Diverse voting node architecture requirements are designed to prevent hardware bugs from crashing trains, not software bugs.
>Siemens VCP /proven/
.. and yet, it still crashed trains.
>What customers want
Its not obsolete if a customer wants it.
Customers want older CPU platforms because the tooling and industry required to support them in the field is long-entrenched, and costs of upgrading to "newer, sexier CPU's", not really worth it if the lesser platforms are capable of doing the job...

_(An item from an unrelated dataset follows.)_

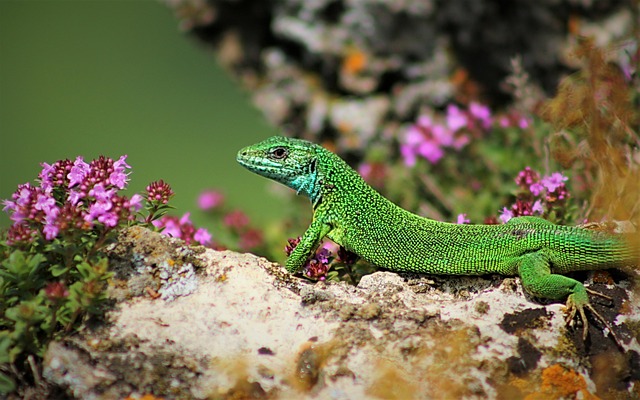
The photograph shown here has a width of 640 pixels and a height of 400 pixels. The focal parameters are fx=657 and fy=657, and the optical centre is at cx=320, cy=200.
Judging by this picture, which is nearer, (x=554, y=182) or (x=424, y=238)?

They don't run random code, but nevertheless one of the reasons why SIL-4 systems don't just go for the 'latest and greatest' is because, even with trusted code, one can not be sure until a great deal of industry-wide testing, that there aren't bugs in the hardware.
Tried already! It’s a disaster. Nancy Leveson & friends wrote articles about this. Yet, there are still people today convinced diverse programming is a good idea... Sigh.
To me, this proves very little about how independent development teams would perform with experienced engineers working with present day design tools. It's possible that the results would be the same, worse, or better, but I hope this isn't the most recent research that's been done on this.
The main issue with this approach is of course - cost. So the question is whether having two systems with uncorrelated fault paths is worth doubling the development expense.
Out of curiously, would you recommend any good journals, magazines or books for people in your industry (grokkable by a general level programmer ideally but not that bothered if not).
I find all the different domains of programming endlessly facinating.
Voters are redundant too. Actuators receive safety release authorizations from all of them and will activate as long as one valid authorization is received.
Were you able in some cases to maintain isolation all the way through from sensors to actuators and design such that a single failed one (in a worst case failure mode) could be overcome by the rest?